Mais je mettais un peu trop d'empressement à me défendre pour quelqu'un qui n'avait rien à cacher. Et à les entendre rire sous cape, mes parents le pensaient également. Je faisais le mur trois fois par semaine sans qu'ils s'en rendent compte, mais il suffisait que je pense deux minutes à un garçon pour qu'ils le sentent avec la précision d'un cochon truffier. C'était à en perdre son latin.
Je pris mes cahiers et ma trousse dans mes bras et leur annonçai d'une voix sans appel :
— Je vais dîner chez Lyse.
— Tiens donc, dit ma mère en affichant une mine faussement étonnée. Elle vient dormir demain pourtant.
Carole fit voler ses cheveux blonds derrière son dos, et des notes de son parfum Chanel emplirent la cuisine. Son regard noisette, pareil au mien, était braqué sur moi.
— On a prévu de regarder Koh Lanta, affirmai-je avec un aplomb qui m'étonna moi-même.

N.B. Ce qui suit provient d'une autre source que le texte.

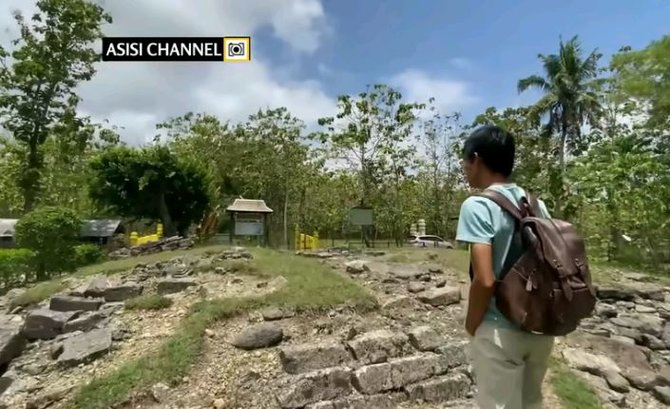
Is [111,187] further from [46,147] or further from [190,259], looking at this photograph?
[190,259]

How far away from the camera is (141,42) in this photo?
7.24m

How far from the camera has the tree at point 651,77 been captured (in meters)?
14.0

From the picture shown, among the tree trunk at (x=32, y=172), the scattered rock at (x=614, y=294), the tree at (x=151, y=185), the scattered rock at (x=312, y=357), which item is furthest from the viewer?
the tree at (x=151, y=185)

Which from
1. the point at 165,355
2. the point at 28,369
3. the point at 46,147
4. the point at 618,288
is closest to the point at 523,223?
the point at 165,355

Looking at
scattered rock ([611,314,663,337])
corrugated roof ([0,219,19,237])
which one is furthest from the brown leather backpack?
corrugated roof ([0,219,19,237])

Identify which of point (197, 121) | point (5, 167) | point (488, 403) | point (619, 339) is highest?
point (197, 121)

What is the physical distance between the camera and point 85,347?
15.2ft

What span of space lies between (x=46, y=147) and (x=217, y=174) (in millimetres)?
8661

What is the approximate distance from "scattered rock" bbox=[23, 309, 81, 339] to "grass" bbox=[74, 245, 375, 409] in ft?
4.60

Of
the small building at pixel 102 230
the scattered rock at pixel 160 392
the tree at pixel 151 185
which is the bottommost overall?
the scattered rock at pixel 160 392

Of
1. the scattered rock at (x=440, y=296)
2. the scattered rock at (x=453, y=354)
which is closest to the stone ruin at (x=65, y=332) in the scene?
the scattered rock at (x=440, y=296)

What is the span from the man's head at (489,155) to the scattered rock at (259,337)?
333 cm

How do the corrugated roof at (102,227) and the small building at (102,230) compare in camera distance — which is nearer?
the small building at (102,230)

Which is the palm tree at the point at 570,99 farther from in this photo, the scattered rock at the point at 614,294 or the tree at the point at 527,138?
the scattered rock at the point at 614,294
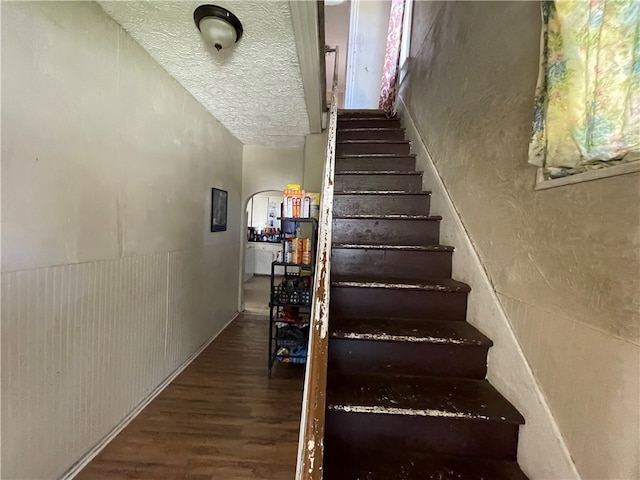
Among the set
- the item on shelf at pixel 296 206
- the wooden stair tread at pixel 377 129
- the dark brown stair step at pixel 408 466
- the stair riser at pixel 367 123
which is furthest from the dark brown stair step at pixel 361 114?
the dark brown stair step at pixel 408 466

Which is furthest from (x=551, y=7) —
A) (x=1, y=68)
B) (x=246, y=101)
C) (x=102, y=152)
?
(x=246, y=101)

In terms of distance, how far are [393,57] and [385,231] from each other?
2753mm

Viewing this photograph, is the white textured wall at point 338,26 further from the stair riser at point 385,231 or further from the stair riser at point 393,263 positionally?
the stair riser at point 393,263

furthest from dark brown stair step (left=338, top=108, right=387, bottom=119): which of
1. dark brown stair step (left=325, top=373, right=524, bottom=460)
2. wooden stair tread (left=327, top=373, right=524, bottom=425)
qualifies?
dark brown stair step (left=325, top=373, right=524, bottom=460)

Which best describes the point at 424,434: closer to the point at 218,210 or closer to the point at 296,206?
the point at 296,206

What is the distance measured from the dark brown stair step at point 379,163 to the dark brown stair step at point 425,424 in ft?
6.47

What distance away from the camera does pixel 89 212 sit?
5.43 ft

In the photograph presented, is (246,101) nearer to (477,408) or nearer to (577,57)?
(577,57)

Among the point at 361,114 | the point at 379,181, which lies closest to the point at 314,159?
the point at 361,114

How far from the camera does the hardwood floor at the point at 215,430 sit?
5.74 ft

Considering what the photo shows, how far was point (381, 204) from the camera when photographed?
2219mm

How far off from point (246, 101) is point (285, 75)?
711 millimetres

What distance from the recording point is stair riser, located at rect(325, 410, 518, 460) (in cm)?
114

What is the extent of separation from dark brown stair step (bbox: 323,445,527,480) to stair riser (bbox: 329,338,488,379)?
328 millimetres
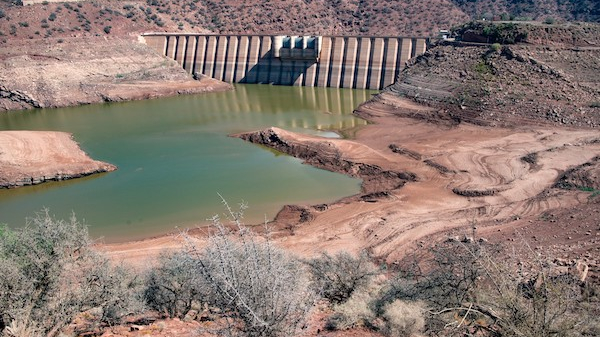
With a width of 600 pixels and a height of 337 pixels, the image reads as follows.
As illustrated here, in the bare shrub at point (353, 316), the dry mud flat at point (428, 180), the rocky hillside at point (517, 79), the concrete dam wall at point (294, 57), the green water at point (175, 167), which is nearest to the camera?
the bare shrub at point (353, 316)

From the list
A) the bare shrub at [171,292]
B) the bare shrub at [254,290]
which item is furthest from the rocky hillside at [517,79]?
the bare shrub at [254,290]

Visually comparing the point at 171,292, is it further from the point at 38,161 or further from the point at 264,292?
the point at 38,161

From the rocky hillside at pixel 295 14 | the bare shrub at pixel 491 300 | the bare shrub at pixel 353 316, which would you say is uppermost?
the rocky hillside at pixel 295 14

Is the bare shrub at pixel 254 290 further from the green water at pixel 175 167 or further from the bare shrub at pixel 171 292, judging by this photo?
the green water at pixel 175 167

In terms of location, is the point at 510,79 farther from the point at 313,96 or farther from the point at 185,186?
the point at 185,186

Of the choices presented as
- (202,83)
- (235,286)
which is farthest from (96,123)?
(235,286)

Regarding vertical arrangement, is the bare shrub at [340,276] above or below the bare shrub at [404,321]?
below
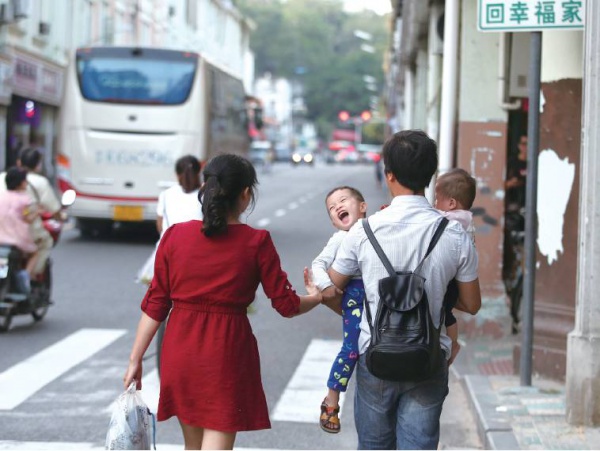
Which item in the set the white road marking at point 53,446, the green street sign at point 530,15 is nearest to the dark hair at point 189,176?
the white road marking at point 53,446

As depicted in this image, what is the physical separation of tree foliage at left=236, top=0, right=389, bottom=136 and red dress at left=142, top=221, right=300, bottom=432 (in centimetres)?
15771

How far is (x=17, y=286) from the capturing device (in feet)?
36.5

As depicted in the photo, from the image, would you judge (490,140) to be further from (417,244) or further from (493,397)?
(417,244)

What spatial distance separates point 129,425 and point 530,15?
15.2 feet

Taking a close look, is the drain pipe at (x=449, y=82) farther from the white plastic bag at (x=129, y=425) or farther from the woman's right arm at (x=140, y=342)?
the white plastic bag at (x=129, y=425)

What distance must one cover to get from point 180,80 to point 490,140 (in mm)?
10816

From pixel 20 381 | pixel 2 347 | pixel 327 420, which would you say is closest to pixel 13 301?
pixel 2 347

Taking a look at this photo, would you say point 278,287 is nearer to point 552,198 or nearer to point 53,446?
point 53,446

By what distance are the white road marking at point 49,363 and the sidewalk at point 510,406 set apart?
3.13 metres

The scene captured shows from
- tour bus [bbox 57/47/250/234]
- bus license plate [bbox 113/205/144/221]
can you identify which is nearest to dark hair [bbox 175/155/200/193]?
tour bus [bbox 57/47/250/234]

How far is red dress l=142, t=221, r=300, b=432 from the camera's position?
4.32m

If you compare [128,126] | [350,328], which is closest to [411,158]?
[350,328]

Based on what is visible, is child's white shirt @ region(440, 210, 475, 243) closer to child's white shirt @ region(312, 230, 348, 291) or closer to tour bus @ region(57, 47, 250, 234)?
child's white shirt @ region(312, 230, 348, 291)

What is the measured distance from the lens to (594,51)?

Je sentis tout de même mon sourcil droit tressauter, mais je doutais que mes parents y voient là le signe que je mentais (or, c'était bien le cas).
— Tu détestes Koh Lanta, soutint tout de même mon père.

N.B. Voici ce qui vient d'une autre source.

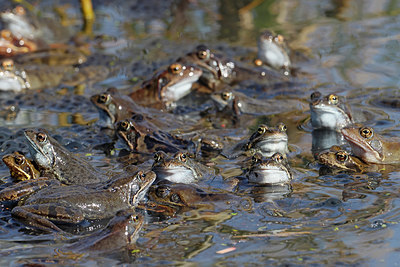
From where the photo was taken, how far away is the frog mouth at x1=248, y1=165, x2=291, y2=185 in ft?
19.9

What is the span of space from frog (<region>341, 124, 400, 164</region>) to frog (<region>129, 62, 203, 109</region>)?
323 centimetres

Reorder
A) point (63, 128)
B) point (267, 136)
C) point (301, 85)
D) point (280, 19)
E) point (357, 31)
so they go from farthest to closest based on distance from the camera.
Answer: point (280, 19) → point (357, 31) → point (301, 85) → point (63, 128) → point (267, 136)

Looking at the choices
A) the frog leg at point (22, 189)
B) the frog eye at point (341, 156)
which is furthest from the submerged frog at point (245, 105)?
the frog leg at point (22, 189)

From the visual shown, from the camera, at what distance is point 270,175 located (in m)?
6.12

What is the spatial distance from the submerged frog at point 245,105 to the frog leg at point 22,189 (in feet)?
11.4

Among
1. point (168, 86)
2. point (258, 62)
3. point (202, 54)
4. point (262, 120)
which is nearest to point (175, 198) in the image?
point (262, 120)

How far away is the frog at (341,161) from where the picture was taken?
21.7ft

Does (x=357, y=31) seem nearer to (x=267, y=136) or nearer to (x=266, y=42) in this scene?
(x=266, y=42)

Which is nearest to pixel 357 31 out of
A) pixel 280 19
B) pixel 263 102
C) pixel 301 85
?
pixel 280 19

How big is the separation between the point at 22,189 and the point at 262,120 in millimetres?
3764

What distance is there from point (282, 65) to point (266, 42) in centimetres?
48

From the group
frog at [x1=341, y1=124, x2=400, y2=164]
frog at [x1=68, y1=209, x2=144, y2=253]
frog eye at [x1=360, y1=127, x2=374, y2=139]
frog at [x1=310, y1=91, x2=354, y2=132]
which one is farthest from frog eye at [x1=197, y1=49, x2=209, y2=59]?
frog at [x1=68, y1=209, x2=144, y2=253]

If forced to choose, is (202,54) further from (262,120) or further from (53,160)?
(53,160)

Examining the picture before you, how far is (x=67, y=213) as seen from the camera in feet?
17.9
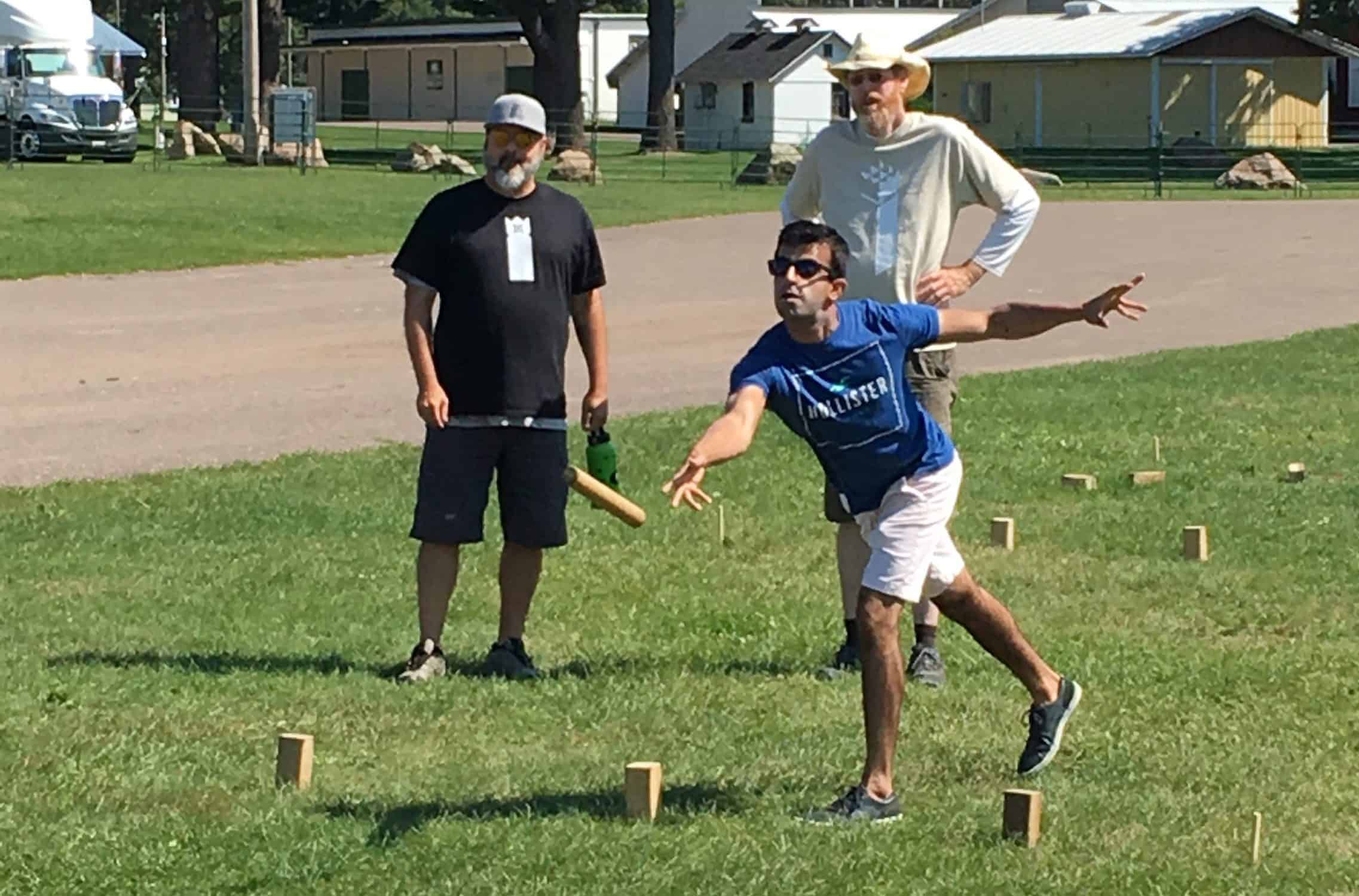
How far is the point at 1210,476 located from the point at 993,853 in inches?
264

Il se laissa aller contre le comptoir de la cuisine et mit les mains dans les poches de son horrible jogging bleu.
— Ne t'inquiète pas, Lyse a prévu des bonbons, on va passer une excellente soirée.
— Vous passez vraiment tout votre temps ensemble, en ce moment, observa finement ma mère.
Le petit sourire entendu qui ornait ses lèvres ne laissait pas de place au doute : elle était convaincue que je leur mentais dans le seul but de retrouver un garçon. Et le pire, c'était qu'elle avait raison ! Leur soudaine perspicacité me dérouta, mais si je parvenais à garder mon calme face à un saurio mal léché, je ne risquais pas de le perdre devant eux.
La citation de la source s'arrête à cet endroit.